Since it will have the force of law and since no other legal frameworks are being developed to compete with it, the EU framework will become the de facto global ESG (gold) standard. Moreover, its formal legitimacy, compared with the voluntary nature of other regimes, is likely to draw “appetite” from investors outside of the EU who are seeking reassurance (including from their clients) that their investments are genuinely sustainable rather than greenwashed.

With the first legal, pan-regional framework, the EU will have first-mover advantage and may potentially obtain important network effects that could serve as barriers to entry to the “ESG standards business” in the future. In short, the EU Taxonomy may well pose an existential threat to existing voluntary schemes, creating a new ESG world order.

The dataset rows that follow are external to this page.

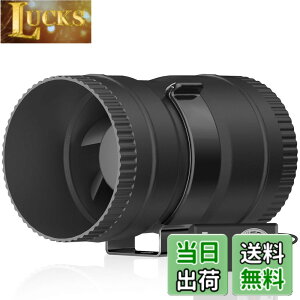 �y���������zHon&Guan �_�N�g�t�@�� 75mm ���Ԏ�t�^�y�C���{�C�X���x�o�^�X�z�_�N�g�p ���C�� ���� �ȃG�l �É� �h���u�[�X�p �Əē� �ی`�^�C�v �Y�Ɨp���C�� �X�^���h�t �戵�������t(HI-75SD/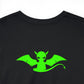 Original Spyder G.O.W. Cotton Tee/black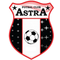 Astra Giurgiu (- 2024)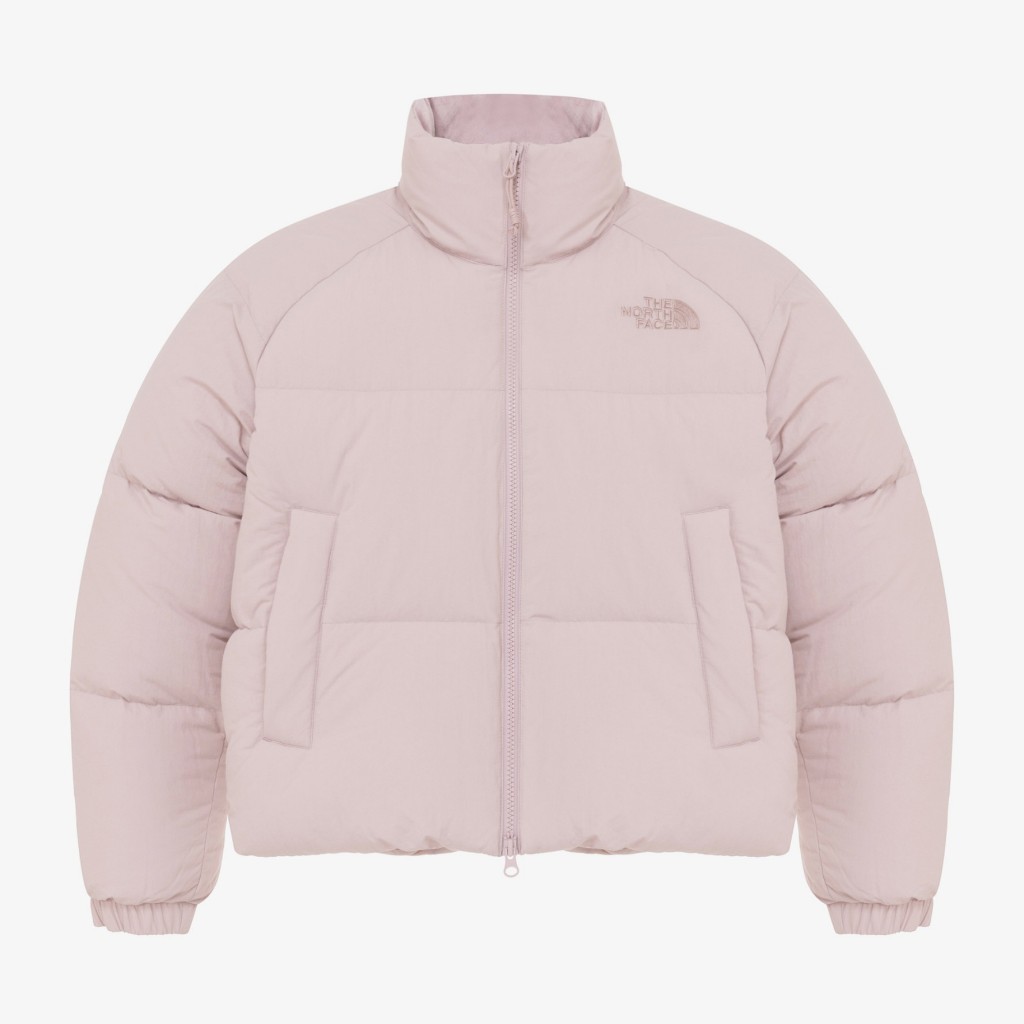 ☆Baro☆韓版The North Face 24FW W'S NEO PUFFY RDS DOWN JACKET
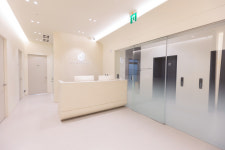 연세준재활의학과의원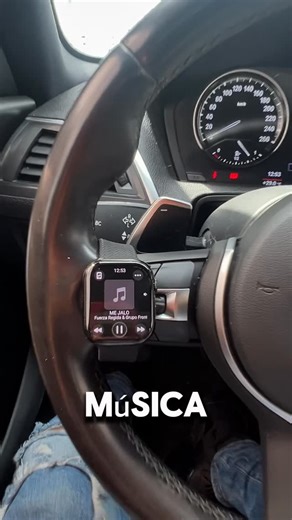 ANDRODMAX MAYOREO TECNOLOGÍA Y ACCESORIOS on Instagram: "#androdmax #tecnología #smartwatch"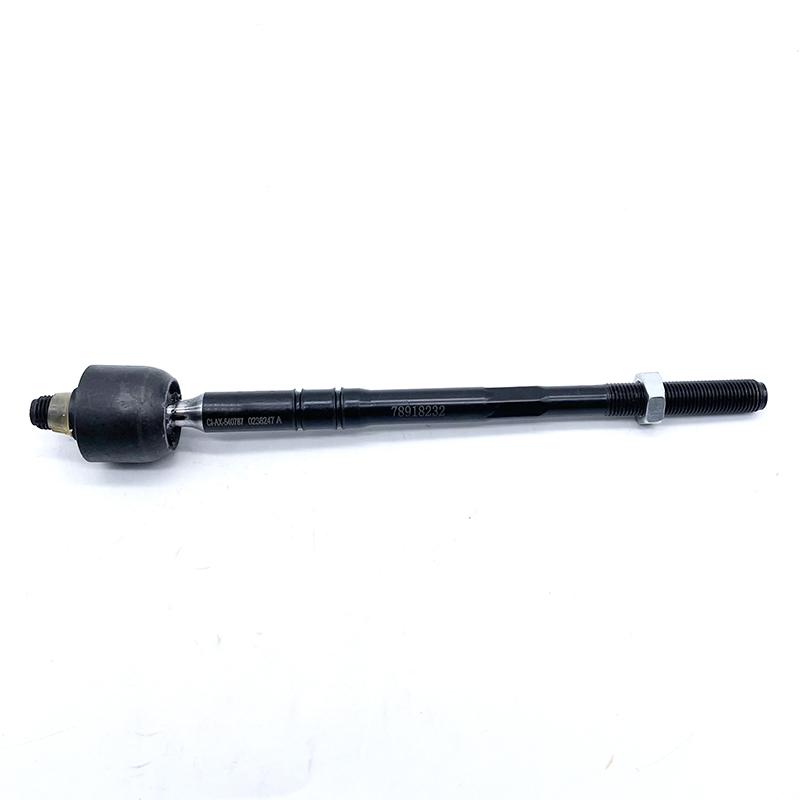 Steering Gear Tie Rod Inner End Ball Joint 3812F2 3812.F2 for Peugeot 308 408 3008 Citroen C4 Automobile Front Suspension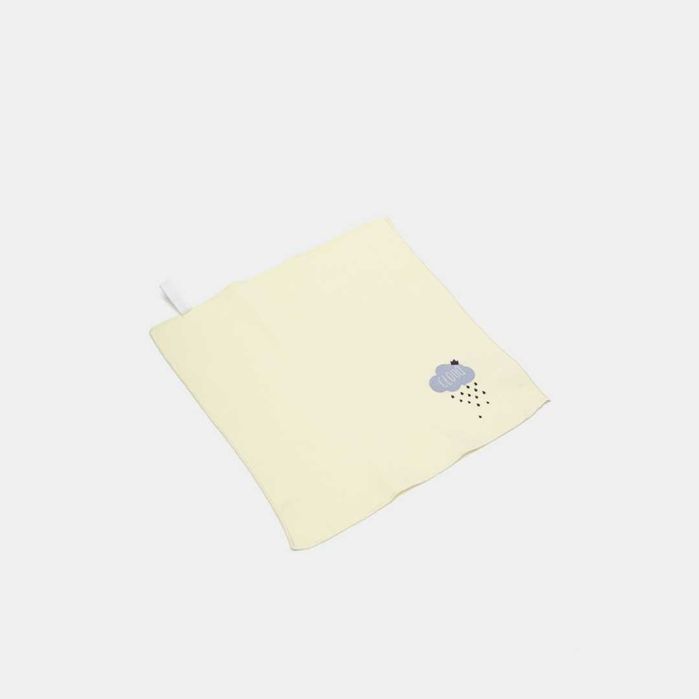 Детские носовые платочки, 3 шт | Bolalar dastro'mollari, 3 dona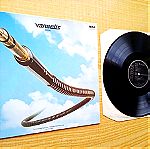  VANGELIS - Spiral (1977) Βαγγελης Παπαθανασιου, Δισκος Βινυλιου, Electronic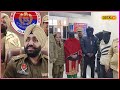 jalandhar news 3 ਮਹੀਨੇ ਦੇ ਬੱਚੇ ਨੂੰ ਅਗਵਾ ਕਰਨ ਦੇ ਮਾਮਲੇ ਚ ਪਤੀ ਪਤਨੀ ਸਣੇ 4 ਗ੍ਰਿਫ਼ਤਾਰ local18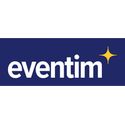 Eventim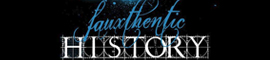 Fauxthentic History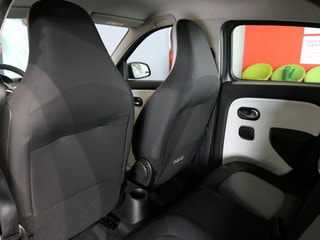 Thumbnail Mobil 6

Nevertheless, just over a week before the Taxonomy Regulation was made law, on June 10, 2020, the Institute of International Finance (IIF) proposed that the main voluntary reporting frameworks should be consolidated into a single global framework, which, though unsaid in the piece, would provide direct competition to the EU taxonomy as the de facto global ESG regulatory framework.

Further, less  than 10 days later, on June 19, 2020—the day after the announcement that the Taxonomy had been signed into law—Responsible Investor cited in its Daily Briefing that the Climate Disclosure Standards Board, Sustainability Accounting Standards Board, Global Reporting Initiative, and CDP (formerly the Carbon Disclosure Project), had declared that they were working together to provide a “globally harmonized system” that “delivers on the pillars set out by the TCFD…across all sustainability targets,” whilst also inviting the International Financial Reporting Standards Foundation to join them.

In short, these bodies signaled that they saw the existential threat to their operations posed by the Taxonomy Regulation and were determined to meet it head on. By following the recommendations of the IIF to pool their efforts, they also started a race to create the premiere transnational ESG framework, in a potentially zero-sum “winner takes all” bid to become the principal international ESG standard and one of the most important and impactful rulesets on the planet. 

Unconstrained by the EU legislative process, they may succeed in winning the race. However, only time will tell if the lack of legal authority behind the proposed ruleset will prevent it from superseding the EU taxonomy as the default global ESG standard.